* **ASSIGNMENT**:
Update the records below by replacing "Avenue" with "Street" and changing nothing else. Give only the text lines, without the pictures.

* **RECORDS PROVIDED**:
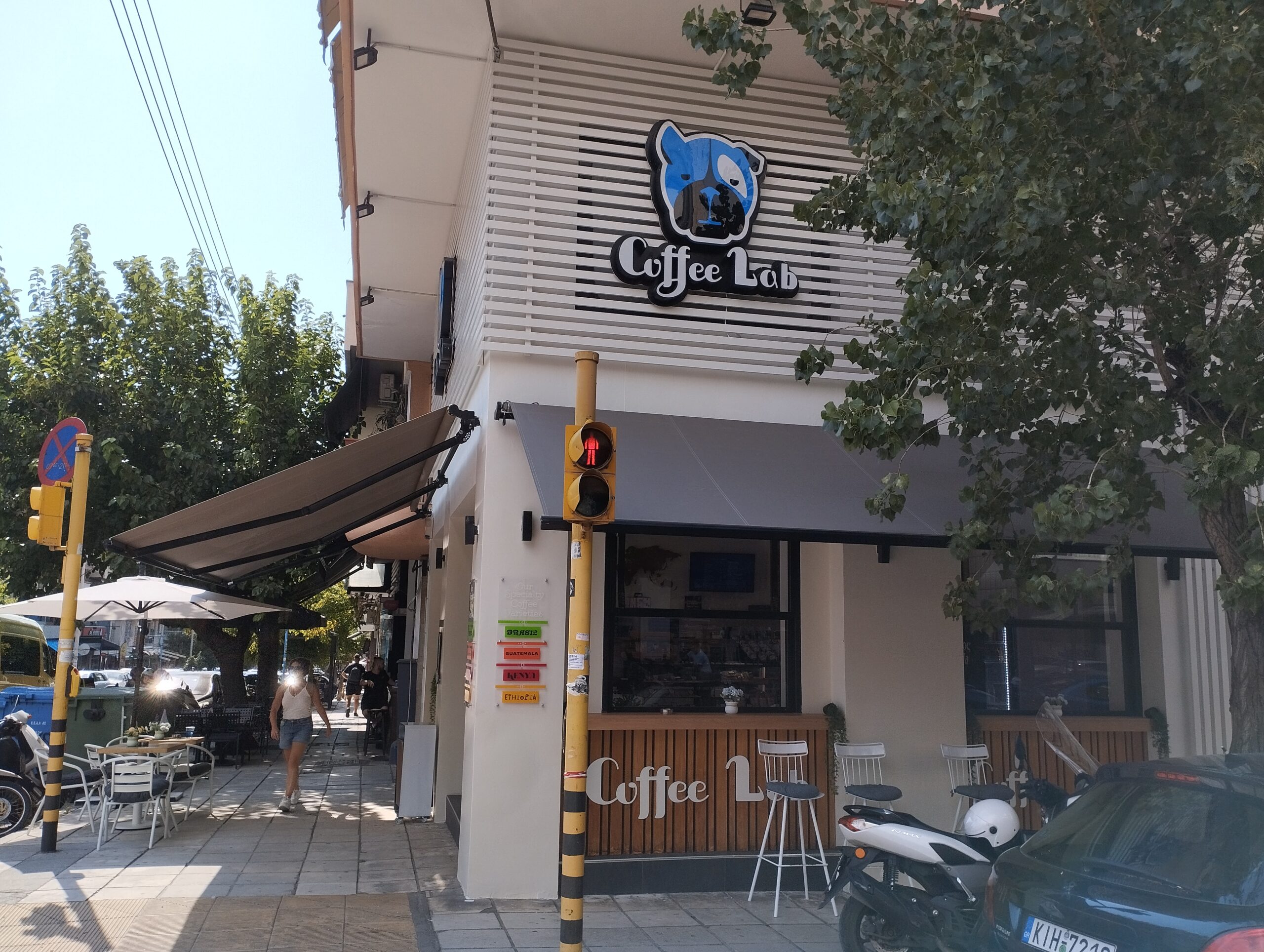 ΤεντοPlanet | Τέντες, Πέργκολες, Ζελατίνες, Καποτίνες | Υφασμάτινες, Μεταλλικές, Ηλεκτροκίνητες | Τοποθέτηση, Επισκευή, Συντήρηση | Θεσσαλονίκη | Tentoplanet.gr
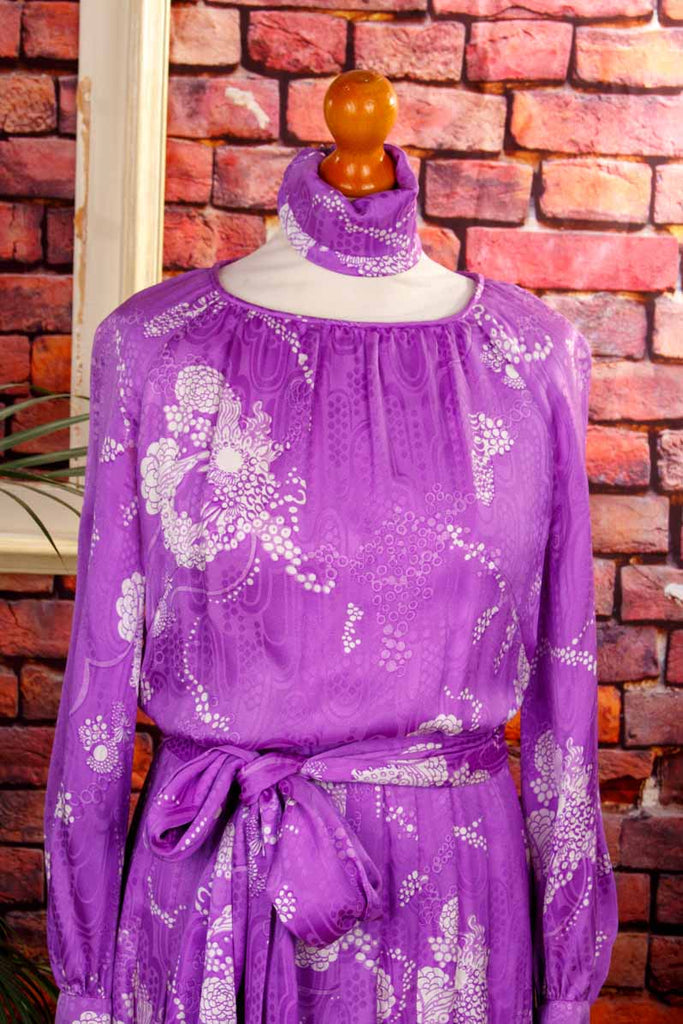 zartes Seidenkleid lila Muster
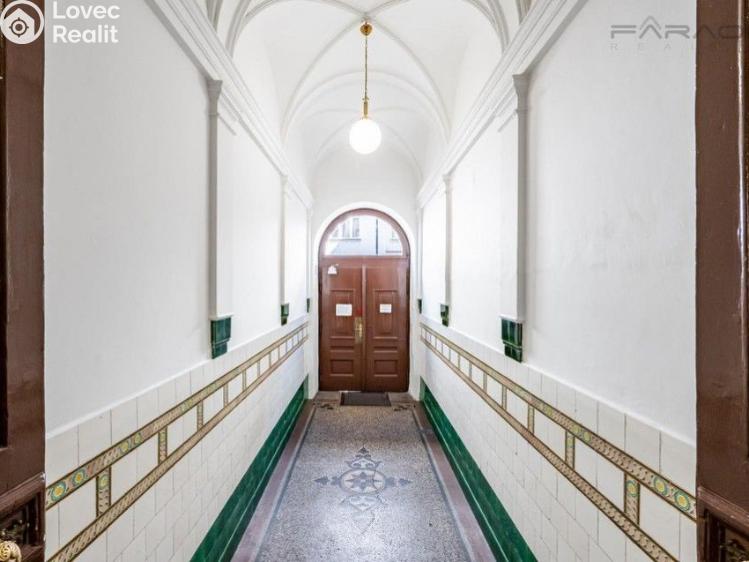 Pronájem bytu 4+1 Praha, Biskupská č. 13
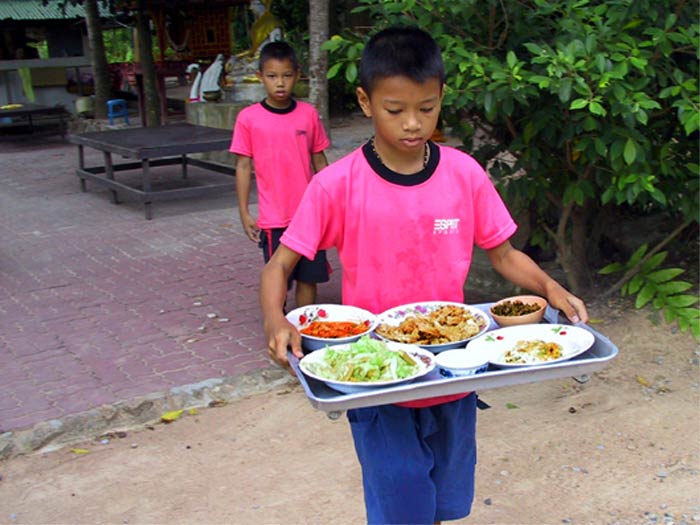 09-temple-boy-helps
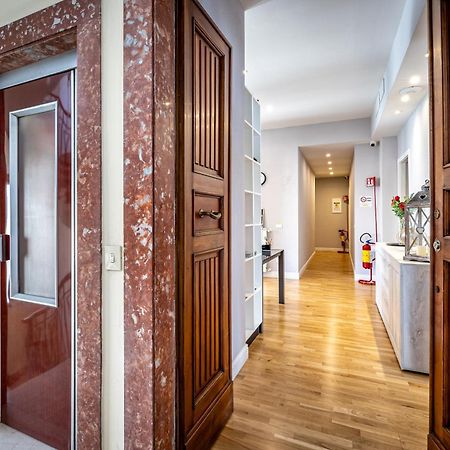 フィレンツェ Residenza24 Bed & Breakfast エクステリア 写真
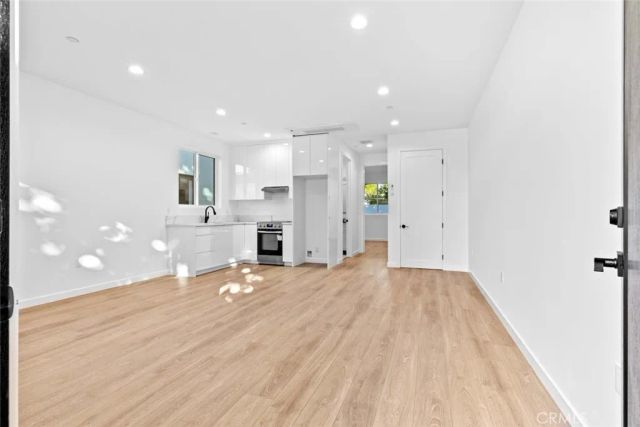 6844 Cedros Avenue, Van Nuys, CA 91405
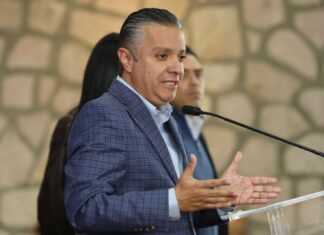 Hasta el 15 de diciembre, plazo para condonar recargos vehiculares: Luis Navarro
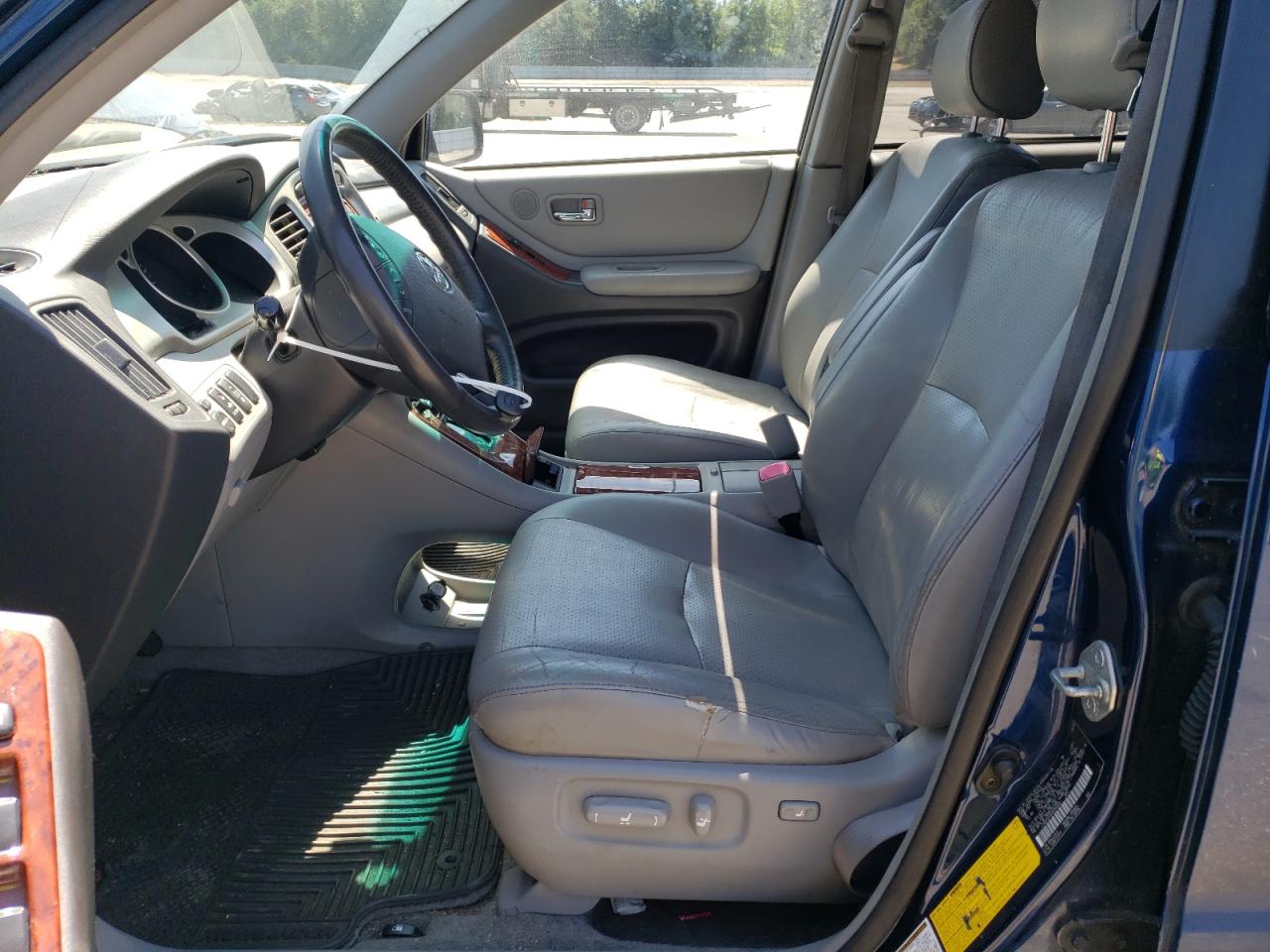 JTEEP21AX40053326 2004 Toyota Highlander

* **TASK OUTPUT**:
 ΤεντοPlanet | Τέντες, Πέργκολες, Ζελατίνες, Καποτίνες | Υφασμάτινες, Μεταλλικές, Ηλεκτροκίνητες | Τοποθέτηση, Επισκευή, Συντήρηση | Θεσσαλονίκη | Tentoplanet.gr
 zartes Seidenkleid lila Muster
 Pronájem bytu 4+1 Praha, Biskupská č. 13
 09-temple-boy-helps
 フィレンツェ Residenza24 Bed & Breakfast エクステリア 写真
 6844 Cedros Street, Van Nuys, CA 91405
 Hasta el 15 de diciembre, plazo para condonar recargos vehiculares: Luis Navarro
 JTEEP21AX40053326 2004 Toyota Highlander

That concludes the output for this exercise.